VILLA LITERNO – Problemi di successione e dissapori sulle estorsioni: furono queste le ragioni che, tra la fine degli anni Novanta e gli inizi del Duemila, innescarono una delle più feroci guerre di mafia casertane. Da un lato i Bidognetti, compagine diretta da Cicciotto ‘e Mezzanotte, dall’altro l’area Cantiello-Diana, che aveva stretto un’alleanza con i Tavoletta-Ucciero di Villa Literno. E dietro i liternesi, a garantire loro armi e denaro per combattere, c’erano gli Schiavone. Ingaggiare uno scontro a viso aperto con i Bidognetti non era nei piani della compagine diretta da Francesco Sandokan Schiavone: troppo furbo il padrino per avviare una guerra che avrebbe minato le fondamenta del clan dei Casalesi da lui fondato (con l’aiuto di Cicciotto). Ma se poteva indebolirli senza esporsi, visto che tra lui e i Bidognetti i rapporti non erano mai stati del tutto idilliaci, era un’occasione che non si faceva sfuggire.
Guardando quello che sta accadendo ora, verrebbe da dire ‘corsi e ricorsi storici’. Per quale ragione? Quella faida tracciò un forte legame tra schiavoniani e liternesi. Ed è un’intesa che, a quanto pare, si sarebbe rivelata utile oggi, a distanza di venti anni, a Emanuele Libero Schiavone.
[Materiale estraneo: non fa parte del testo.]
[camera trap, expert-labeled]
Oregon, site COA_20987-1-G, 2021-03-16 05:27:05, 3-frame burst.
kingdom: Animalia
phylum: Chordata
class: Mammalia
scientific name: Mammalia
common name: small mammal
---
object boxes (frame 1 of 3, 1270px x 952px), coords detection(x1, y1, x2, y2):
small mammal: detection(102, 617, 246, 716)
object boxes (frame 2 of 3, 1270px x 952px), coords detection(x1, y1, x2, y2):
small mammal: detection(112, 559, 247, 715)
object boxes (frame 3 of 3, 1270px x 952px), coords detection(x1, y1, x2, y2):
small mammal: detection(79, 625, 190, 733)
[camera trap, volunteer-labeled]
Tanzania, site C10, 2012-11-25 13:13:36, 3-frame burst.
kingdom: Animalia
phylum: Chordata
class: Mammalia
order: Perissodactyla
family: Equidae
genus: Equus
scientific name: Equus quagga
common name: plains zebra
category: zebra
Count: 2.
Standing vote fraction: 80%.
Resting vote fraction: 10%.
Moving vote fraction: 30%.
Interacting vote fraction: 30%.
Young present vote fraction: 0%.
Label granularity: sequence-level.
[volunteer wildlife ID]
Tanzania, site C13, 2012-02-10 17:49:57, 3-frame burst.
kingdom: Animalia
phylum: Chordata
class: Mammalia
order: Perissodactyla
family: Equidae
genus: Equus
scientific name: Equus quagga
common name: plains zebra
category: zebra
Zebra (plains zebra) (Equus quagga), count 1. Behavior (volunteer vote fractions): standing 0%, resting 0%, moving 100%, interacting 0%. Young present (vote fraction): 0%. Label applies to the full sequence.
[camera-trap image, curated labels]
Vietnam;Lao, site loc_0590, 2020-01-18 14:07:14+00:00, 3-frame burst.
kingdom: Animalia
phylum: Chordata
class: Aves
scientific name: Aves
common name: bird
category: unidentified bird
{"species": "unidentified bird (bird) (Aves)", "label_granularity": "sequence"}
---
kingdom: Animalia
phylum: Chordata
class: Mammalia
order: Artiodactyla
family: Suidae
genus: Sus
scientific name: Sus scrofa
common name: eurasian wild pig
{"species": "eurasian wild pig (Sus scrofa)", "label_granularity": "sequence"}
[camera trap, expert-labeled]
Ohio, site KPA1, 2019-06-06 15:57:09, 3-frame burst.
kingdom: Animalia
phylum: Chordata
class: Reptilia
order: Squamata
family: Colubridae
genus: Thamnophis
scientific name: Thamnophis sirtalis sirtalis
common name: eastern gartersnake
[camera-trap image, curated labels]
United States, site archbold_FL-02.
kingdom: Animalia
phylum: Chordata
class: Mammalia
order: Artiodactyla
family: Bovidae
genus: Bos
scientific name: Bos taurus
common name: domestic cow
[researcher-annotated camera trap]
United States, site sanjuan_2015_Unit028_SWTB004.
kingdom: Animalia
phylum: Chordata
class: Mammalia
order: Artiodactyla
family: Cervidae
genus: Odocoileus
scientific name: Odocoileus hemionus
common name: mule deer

Il rampollo di casa Sandokan, prima che il 15 giugno scorso venisse riportato in cella (è accusato di detenzione e porto illegale di armi con l’aggravante mafiosa), si era impegnato a riorganizzare la cosca un tempo guidata dal padre (che lo scorso marzo ha avviato un percorso di collaborazione con la giustizia – dall’esito ancora incerto). Come raccontato già in diverse occasioni, in questa fase di ristrutturazione criminale, Schiavone jr si è scontrato con un altro gruppo criminale, che aveva preso forza mentre lui era in carcere, collegato ai Bidognetti.
Agguati falliti, stese, spari contro il portone: sono i frutti di questa battaglia (che abbiamo abbondantemente raccontato). E per combatterla, il figlio di Sandokan avrebbe coinvolto soggetti liternesi direttamente e indirettamente legati a quei Tavoletta-Ucciero che, foraggiati dal padre, si scontrarono con i Bidognetti.
A dare una traccia ai carabinieri, coordinati dalla Dda di Napoli, su chi fossero questi soggetti, sono stati, inconsapevoli di essere ‘ascoltati’, Emanuele Libero Schiavone e Giuseppe Del Vecchio Mandarino, figlio di Antonio, ergastolano e storico esponente del clan dei Casalesi.
Del Vecchio, che vive a Tenerife, era tornato in Italia. ad aprile, per ‘accogliere’ Sandokan jr appena scarcerato e mostrargli vicinanza. In uno dei loro incontri avvenuti nella casa di via Bologna, dove viveva Schiavone, i due hanno parlato, con toni abbastanza espliciti, proprio della riorganizzazione del gruppo mafioso. Era il 16 aprile e Mandarino conversando con l’amico, consapevole della sua intenzione di rinforzare la compagine, fa i nomi di Gennaro e Vincenzo, indicandoli come persone che “hanno a disposizione i viveri, ma sono limitati”. E se fosse stato intenzionato ad assoldarli, raccomanda Del Vecchio a Schiavone, avrebbe dovuto “tenerli con il morzo in bocca”. Gennaro e Vincenzo sarebbero, appunto, i soggetti liternesi.
Se la faida, fortunatamente, non è decollata, è grazie all’intervento tempestivo dei carabinieri che sono riusciti ad arrestare Emanuele Libero Schiavone e uno dei suoi fidati, il sanciprianese Francesco Reccia (dopodomani le loro posizioni saranno esaminate dal Riesame a cui si sono rivolti gli avvocati Paolo Caterino e Domenico Della Gatta). Insomma, sono stati neutralizzati due dei protagonisti di questa potenziale guerra (disinnescando la tensione che si era iniziata a respirare in città). Ma l’attività investigativa prosegue: e va avanti non solo per tracciare chi aveva aderito al progetto mafioso di Schiavone jr, ma anche per disarticolare il gruppo rivale legato ai Bidognetti.